Learning, when coupled with the right kind of resources, and the right kind of teachers can be one of the most fulfilling experiences of a student’s life.
Featuring for the Enterprise World’s this issue of The Most Successful Business Leaders to Watch in 2023 is Brittany Cufaude, an entrepreneur transforming learning experiences by creating joyful classrooms.
Leading the Way, Joyfully-
“I am a teacher at heart and entered the classroom at 22.”
Brittany Cufaude began teaching ESL to mothers and children at a women’s shelter and then her teaching trajectory took her through pretty much every level of K-12 education. Her personal teaching expertise is in literacy, improving reading outcomes in high-poverty schools, building healthy team cultures, culturally responsive pedagogy, and multilingual education, which Brittany Cufaude playfully notes is a mouthfull of of EDU jargon.
Brittany Cufaude has been in the education field for about two decades now. Brittany Cufaude is the CEO of Joyful Classrooms, a public speaker, consultant, and coach.
“I develop professional development throughout the world.”

• **Requirement 1**:
Write out everything in the Brittany Cufaude profile from "Learning, when coupled" down to "of EDU jargon.", word for word.
• **Requirement 2**:
According to the Brittany Cufaude profile, what position does Brittany Cufaude hold at Joyful Classrooms?
Rely only on the Brittany Cufaude profile for your answers.

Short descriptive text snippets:
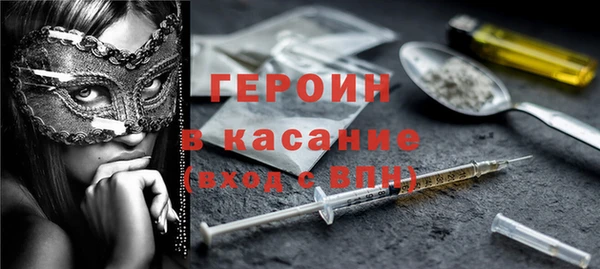 дистиллят марихуана Коряжма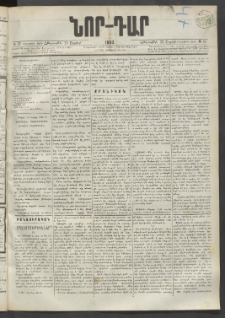 ՆՈՐ ԴԱՐ, 1892, Իններորդ տարի, Թիւ 67 (Ապրիլի 23, Հինգշաբթի)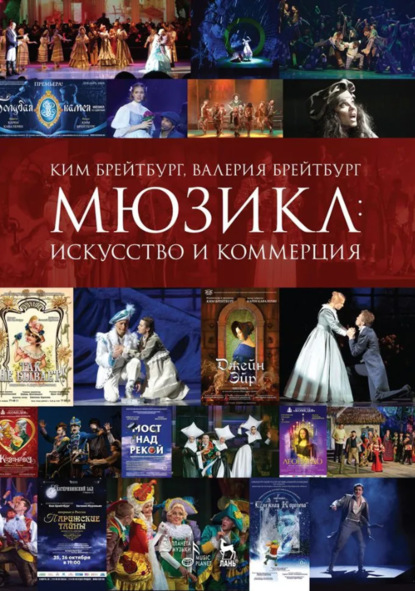 Скачать книгу Мюзикл: искусство и коммерция. Учебное пособие. 5-е издание, стереотипное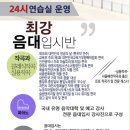한별음악학원 Daum카페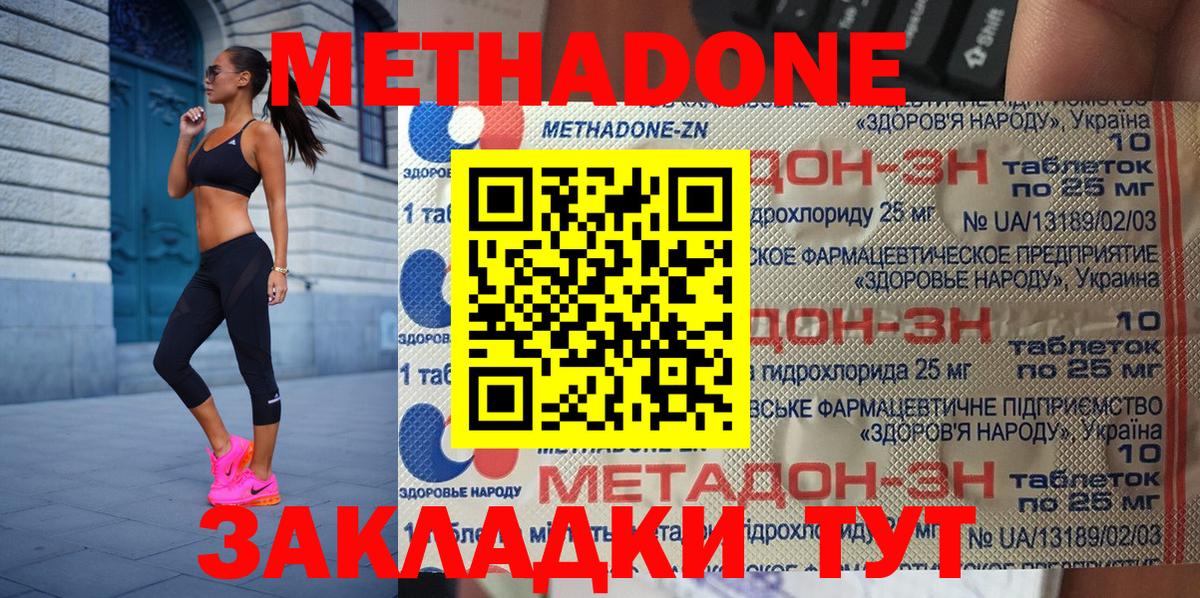 МЕТАДОН VHQ Хасавюрт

• **Worked solution 1**:
Learning, when coupled with the right kind of resources, and the right kind of teachers can be one of the most fulfilling experiences of a student’s life.
Featuring for the Enterprise World’s this issue of The Most Successful Business Leaders to Watch in 2023 is Brittany Cufaude, an entrepreneur transforming learning experiences by creating joyful classrooms.
Leading the Way, Joyfully-
“I am a teacher at heart and entered the classroom at 22.”
Brittany Cufaude began teaching ESL to mothers and children at a women’s shelter and then her teaching trajectory took her through pretty much every level of K-12 education. Her personal teaching expertise is in literacy, improving reading outcomes in high-poverty schools, building healthy team cultures, culturally responsive pedagogy, and multilingual education, which Brittany Cufaude playfully notes is a mouthfull of of EDU jargon.

• **Worked solution 2**:
She is the CEO of Joyful Classrooms.